Cable Cars Shackled in Transit Protest
SAN FRANCISCO — Handicapped protesters in wheelchairs chained themselves to a cable car Tuesday, blocking the tracks of San Francisco’s No. 1 tourist attraction to underscore demands for better access to public transportation.
“Try getting on one of those when you’re in a wheelchair,” one man shouted.
There was no violence during the demonstration at the Powell Street cable car turntable.
Police arrested 76 of the more than 100 protesters, most of them in wheelchairs, on charges of failure to disperse and blocking the street. Those arrested were taken to the Hall of Justice in vans equipped with wheelchair lifts.
“It’s a logistical nightmare,” Police Sgt. Jerry Senkir said from the jail where demonstrators were taken. “The great majority are requesting they be booked” instead of cited and released, he said.

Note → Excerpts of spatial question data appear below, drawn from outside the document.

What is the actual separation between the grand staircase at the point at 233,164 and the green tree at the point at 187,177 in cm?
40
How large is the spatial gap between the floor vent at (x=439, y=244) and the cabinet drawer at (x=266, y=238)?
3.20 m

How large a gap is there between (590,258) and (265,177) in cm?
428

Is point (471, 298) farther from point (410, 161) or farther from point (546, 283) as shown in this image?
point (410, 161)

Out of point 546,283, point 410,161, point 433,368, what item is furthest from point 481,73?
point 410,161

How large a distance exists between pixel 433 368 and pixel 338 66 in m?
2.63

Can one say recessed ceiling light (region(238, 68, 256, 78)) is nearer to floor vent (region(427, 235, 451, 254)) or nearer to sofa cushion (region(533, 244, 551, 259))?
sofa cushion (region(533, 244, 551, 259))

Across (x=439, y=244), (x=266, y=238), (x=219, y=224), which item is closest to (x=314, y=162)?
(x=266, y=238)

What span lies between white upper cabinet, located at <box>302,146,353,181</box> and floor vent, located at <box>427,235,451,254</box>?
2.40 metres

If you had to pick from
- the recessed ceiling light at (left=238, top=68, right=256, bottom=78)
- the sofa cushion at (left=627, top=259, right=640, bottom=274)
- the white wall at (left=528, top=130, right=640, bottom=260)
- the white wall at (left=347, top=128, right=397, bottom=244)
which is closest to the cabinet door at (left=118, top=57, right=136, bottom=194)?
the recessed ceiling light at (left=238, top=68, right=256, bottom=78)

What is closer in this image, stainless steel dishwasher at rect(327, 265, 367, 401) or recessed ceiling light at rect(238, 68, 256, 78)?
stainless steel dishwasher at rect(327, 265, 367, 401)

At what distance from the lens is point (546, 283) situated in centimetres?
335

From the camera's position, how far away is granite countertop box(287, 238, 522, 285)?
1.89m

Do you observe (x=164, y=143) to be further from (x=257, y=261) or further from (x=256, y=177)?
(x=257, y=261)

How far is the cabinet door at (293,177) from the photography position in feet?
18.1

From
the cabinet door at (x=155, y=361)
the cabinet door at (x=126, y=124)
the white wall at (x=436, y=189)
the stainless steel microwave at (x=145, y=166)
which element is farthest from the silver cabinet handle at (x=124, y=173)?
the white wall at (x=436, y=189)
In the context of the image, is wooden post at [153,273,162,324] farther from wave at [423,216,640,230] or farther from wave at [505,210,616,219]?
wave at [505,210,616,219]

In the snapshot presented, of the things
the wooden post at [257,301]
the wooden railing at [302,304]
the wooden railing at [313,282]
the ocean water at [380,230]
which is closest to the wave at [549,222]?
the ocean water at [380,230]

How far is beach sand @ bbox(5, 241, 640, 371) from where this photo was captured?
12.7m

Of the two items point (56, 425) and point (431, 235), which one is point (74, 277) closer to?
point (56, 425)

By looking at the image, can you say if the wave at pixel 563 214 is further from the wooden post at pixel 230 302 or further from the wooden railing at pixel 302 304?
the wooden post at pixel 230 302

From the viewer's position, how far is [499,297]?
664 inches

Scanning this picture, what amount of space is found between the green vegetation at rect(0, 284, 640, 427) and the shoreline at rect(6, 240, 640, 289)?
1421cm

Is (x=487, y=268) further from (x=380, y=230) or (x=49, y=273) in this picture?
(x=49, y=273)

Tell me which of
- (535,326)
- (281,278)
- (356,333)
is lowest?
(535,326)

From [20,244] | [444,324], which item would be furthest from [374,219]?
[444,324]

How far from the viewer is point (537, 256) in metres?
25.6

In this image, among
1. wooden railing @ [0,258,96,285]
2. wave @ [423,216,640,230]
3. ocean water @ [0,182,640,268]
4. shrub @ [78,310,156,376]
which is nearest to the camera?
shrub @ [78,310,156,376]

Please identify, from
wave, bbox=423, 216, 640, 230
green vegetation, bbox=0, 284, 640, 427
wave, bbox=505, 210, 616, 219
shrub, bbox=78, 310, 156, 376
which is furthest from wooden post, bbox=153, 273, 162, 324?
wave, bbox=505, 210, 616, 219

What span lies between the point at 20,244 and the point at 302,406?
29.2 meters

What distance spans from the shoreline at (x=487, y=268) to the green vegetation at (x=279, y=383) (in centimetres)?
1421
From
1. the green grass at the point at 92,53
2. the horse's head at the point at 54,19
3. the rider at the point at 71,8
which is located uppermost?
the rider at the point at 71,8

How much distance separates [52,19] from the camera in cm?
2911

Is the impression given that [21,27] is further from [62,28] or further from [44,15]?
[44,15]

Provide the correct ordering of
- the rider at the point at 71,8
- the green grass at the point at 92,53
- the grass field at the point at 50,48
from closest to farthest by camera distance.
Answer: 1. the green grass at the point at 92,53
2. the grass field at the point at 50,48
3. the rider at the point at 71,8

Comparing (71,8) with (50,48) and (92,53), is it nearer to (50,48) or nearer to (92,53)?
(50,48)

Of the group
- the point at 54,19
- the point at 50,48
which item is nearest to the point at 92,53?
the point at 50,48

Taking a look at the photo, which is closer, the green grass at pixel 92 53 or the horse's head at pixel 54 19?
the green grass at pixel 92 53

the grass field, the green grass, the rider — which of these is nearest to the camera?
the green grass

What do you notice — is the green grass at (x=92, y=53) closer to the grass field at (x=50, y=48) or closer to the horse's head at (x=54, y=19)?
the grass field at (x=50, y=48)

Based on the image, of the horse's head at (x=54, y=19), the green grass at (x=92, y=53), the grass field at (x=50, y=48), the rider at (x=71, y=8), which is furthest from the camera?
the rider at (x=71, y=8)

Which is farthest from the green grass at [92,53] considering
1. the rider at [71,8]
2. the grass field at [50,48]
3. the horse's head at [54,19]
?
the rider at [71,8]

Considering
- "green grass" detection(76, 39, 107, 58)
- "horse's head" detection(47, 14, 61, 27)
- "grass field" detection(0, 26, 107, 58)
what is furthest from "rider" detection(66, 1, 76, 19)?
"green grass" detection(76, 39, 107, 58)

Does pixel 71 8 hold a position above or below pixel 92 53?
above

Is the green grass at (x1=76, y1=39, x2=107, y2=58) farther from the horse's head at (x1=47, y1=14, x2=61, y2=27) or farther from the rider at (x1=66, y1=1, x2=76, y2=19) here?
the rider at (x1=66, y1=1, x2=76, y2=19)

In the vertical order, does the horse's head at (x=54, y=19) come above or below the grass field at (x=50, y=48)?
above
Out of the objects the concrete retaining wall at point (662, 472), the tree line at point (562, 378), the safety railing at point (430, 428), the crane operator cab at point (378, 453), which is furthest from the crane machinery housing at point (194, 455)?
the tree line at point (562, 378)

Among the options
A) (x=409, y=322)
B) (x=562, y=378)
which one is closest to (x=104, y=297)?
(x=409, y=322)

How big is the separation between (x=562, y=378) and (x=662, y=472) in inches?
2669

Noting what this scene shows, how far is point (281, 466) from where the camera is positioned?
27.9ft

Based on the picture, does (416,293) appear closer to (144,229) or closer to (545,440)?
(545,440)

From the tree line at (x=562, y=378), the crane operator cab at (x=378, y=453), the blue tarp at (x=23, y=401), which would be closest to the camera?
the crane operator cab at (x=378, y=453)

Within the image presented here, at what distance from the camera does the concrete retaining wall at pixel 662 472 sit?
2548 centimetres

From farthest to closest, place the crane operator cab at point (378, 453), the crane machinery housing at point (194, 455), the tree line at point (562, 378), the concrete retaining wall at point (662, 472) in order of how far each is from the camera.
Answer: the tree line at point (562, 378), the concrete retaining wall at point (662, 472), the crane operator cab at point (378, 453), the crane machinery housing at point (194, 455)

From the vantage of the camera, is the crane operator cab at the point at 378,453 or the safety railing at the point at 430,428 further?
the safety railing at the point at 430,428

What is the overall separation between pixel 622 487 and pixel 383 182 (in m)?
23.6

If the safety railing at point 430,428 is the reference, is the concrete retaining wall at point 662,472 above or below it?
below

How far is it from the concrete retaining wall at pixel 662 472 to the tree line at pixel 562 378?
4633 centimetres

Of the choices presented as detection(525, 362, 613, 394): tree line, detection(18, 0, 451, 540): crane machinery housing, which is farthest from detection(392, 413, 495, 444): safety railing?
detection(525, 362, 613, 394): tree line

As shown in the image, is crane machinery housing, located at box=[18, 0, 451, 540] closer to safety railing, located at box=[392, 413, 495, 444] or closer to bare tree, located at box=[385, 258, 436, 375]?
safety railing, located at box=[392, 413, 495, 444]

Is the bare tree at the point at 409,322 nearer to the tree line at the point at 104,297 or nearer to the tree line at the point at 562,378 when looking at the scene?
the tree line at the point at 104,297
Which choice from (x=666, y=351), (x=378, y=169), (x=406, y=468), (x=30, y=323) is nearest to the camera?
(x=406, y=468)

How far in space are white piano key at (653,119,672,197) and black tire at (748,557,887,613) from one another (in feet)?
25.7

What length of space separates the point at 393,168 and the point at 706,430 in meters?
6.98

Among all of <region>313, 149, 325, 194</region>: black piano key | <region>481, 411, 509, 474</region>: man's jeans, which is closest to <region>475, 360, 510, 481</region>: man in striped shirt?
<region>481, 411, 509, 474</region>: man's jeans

The display of civil disobedience was the latest in a series of protests coinciding with the annual convention of the American Public Transit Assn., which continues through Thursday at the Moscone Convention Center.
Protest organizers said they are not against the cable cars, inaccessible to most handicapped people, but chose them as a symbol of their plight.
Service on the Powell Street cable car line was suspended during the protest. When the cars again rolled, several hundred bemused tourists were booed and heckled by the protesters.
For the most part, the tourists seemed to take it all in stride, patiently waiting for the protest to end and passing time by reading explanatory leaflets handed out by the protesters.
The demonstrators are pushing for a nationwide policy promoting access to public transit vehicles and systems for handicapped people. The American Public Transit Assn.’s policy is to let local public transit districts formulate policies on an individual basis.
During demonstrations on Sunday and Monday, 56 people were arrested.